Could you pick up the letter below about newspapers refusing to print its writer's letters and carry it on from its last sentence?

Provided text ::

* Begin *

June 22, 2017
To whom it may concern:
These are the letters nobody wants. The first of them has been ignored by the Missoulian editor and oped editor to this day. The second required a number of reassuring phone calls to the Great Falls Tribune were I was initially informed I had been banished to the no print list years ago. After much holding of hands the editor in charge said he would print this one but probably without any mention of Hillary and Donald jumping in the shower with children. Apparently that scared him. Me too.
But these papers have at least accepted my emailed letters (the Missoulian has printed a few over the years) as have the papers in Bozeman and Billings. The paper in Helena wanted nothing to do with them pretty much from the get-go. They informed me of that by a circuitous route that made its way through a magazine and its email account that I had never heard of and was never on my mailing list. That took some figuring. But I tracked them back to the paper and they admitted they wanted no part of my letters.
Now if you think you detect a hint of cranky in these sentences you are quite right. In this age of reporters rudely buttonholing politicians then claiming some imaginary first amendment protection for their bad manners the media has it coming, sometimes. But sometimes they have good reasons to keep their heads down. For this retreat from journalism is actuated by fear of all the nasty people who have the means to hurt them..

* End *

(Rows listed in a dataset)
* Begin *

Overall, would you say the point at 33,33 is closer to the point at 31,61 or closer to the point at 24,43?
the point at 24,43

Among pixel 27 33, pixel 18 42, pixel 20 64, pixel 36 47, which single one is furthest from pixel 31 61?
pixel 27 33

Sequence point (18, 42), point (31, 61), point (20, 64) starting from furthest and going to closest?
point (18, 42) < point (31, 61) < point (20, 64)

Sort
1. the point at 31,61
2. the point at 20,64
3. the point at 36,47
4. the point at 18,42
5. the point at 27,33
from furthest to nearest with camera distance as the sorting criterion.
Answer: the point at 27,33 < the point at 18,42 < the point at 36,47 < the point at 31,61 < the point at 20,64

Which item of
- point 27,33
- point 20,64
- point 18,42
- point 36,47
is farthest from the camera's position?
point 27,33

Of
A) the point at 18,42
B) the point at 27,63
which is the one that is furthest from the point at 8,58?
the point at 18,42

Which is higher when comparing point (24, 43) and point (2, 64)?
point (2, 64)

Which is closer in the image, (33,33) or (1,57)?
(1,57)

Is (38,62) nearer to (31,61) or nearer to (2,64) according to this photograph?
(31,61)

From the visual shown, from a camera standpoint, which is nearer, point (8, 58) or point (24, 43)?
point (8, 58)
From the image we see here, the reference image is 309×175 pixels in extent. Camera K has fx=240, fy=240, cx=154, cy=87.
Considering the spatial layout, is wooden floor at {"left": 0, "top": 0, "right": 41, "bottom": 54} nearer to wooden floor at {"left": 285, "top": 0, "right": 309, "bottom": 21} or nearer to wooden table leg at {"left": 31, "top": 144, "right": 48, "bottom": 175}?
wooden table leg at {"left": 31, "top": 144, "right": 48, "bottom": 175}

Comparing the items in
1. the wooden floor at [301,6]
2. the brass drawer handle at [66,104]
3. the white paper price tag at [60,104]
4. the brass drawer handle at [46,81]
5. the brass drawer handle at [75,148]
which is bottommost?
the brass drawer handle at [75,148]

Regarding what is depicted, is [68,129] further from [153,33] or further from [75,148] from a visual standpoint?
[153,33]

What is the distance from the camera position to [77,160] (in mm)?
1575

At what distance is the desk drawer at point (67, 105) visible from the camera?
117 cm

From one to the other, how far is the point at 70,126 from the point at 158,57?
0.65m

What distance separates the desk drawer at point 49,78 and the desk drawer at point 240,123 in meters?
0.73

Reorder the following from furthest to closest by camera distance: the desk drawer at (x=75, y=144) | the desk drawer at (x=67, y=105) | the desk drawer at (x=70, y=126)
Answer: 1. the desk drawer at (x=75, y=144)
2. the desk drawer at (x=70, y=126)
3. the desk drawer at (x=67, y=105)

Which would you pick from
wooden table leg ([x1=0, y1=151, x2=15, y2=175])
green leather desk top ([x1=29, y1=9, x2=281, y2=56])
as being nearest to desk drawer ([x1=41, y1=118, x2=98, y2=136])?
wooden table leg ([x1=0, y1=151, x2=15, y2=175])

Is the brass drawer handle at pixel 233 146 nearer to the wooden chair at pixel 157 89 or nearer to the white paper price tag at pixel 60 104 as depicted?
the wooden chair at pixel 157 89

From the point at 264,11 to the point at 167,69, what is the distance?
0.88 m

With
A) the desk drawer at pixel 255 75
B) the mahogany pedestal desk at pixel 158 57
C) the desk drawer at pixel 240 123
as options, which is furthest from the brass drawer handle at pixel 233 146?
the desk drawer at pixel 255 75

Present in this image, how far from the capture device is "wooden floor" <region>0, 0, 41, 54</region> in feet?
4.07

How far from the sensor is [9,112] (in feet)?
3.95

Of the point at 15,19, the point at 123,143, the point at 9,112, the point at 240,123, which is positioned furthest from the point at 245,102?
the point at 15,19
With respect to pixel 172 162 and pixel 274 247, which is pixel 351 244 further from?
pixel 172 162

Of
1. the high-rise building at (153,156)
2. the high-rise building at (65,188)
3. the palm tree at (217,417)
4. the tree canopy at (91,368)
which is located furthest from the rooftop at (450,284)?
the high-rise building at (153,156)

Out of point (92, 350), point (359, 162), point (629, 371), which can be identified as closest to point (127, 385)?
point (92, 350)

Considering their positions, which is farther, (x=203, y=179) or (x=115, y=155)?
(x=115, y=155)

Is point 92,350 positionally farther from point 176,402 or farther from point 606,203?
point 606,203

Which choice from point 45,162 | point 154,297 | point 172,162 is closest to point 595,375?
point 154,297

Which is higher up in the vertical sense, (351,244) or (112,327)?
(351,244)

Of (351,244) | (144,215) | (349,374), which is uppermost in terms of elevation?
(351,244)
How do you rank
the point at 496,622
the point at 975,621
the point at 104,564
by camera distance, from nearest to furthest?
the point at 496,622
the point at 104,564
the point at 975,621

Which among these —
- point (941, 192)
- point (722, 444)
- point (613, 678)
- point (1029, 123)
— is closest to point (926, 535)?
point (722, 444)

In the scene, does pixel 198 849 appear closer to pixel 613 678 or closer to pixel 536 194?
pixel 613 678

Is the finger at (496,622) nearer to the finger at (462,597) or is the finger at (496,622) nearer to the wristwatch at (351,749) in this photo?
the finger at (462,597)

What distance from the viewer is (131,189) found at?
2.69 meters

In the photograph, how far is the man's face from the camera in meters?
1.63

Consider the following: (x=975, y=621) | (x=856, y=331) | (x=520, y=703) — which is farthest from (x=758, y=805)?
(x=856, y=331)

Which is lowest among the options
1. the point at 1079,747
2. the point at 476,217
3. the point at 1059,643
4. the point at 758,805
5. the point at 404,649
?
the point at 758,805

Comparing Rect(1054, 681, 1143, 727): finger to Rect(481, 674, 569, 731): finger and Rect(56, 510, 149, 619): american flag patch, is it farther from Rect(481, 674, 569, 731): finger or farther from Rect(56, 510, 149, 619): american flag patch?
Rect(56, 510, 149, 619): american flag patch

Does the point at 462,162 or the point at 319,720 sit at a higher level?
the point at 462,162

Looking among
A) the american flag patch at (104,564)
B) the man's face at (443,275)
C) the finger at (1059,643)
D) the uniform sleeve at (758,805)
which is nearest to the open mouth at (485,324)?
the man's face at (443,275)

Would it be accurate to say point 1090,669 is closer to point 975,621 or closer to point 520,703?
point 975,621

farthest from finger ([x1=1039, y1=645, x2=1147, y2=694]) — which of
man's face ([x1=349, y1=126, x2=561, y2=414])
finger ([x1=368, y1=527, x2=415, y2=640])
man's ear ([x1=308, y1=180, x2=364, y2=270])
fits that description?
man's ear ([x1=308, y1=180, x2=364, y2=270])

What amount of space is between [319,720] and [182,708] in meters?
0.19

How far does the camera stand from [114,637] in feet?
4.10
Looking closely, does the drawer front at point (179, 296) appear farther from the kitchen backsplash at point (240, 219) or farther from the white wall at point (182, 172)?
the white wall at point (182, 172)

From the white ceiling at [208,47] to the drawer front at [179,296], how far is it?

* End *

Result ::
Nevertheless, we shouldn’t forget the sometimes messy divorce from anything that makes sense by much of the media. For instance the New York Times published a poorly reasoned, roughly written letter from Cokie Roberts denigrating Alexander Hamilton and even Eliza. The NY Times liked it. Crappy prose and nothing in the way of a reasoned argument made it a sure bet to land on their pages. Well, those were fighting words, so I wrote a pretty good letter back. My guess is the Times didn’t for one moment consider publishing it.
These are just my opinions if you disagree write a letter.
Sincerely,
Lynn Swartos
June 16, 2017
Please accept this 300 word letter for publication.
Lynn Swartos
1110 W. Broadway
Missoula, MT 59802
A summer shower has passed yet the stunted reasoning of Rick West remains. West the Justice of the Peace in the Greg Gianforte trial has said, “I think some jail time here would be appropriate” because he wanted to treat Gianforte like any other offender.
His juridical ignorance is appalling tension between discretion and legalism is part of law. And if West had made an effort to understand equality he would realize that while we are equally subject to law, the principle does not exclude mitigating conditions, indeed requires their examination to arrive at an equal justice. Discretion is a prerequisite for justice. Otherwise judgeships would be largely irrelevant.
Gianforte and Jacobs had settled the matter to their satisfaction. But the judge perhaps influenced by the milling mob outside his courtroom, some calling for the arrant imposition of prejudice has forced the matter to extreme legalism raising the possibility of Gianforte’s being booked.
West, having shed any pretension to intellectual honor, has joined that mob and that makes him a mobster. [If the good judge should read this he ought to understand this is a play on words.]
Declan Lawson has written an essay decrying the lack of protection under the law for LGBTQs, citing egregious examples of alleged violence against homosexuals for which the law provides penalties enforced according to due process, but not further penalties that add unequal punishment. He is irked by this lack. Despite the factitious pleading for equality he desires inequality and a eudaemonic revenge. This is dangerous ground.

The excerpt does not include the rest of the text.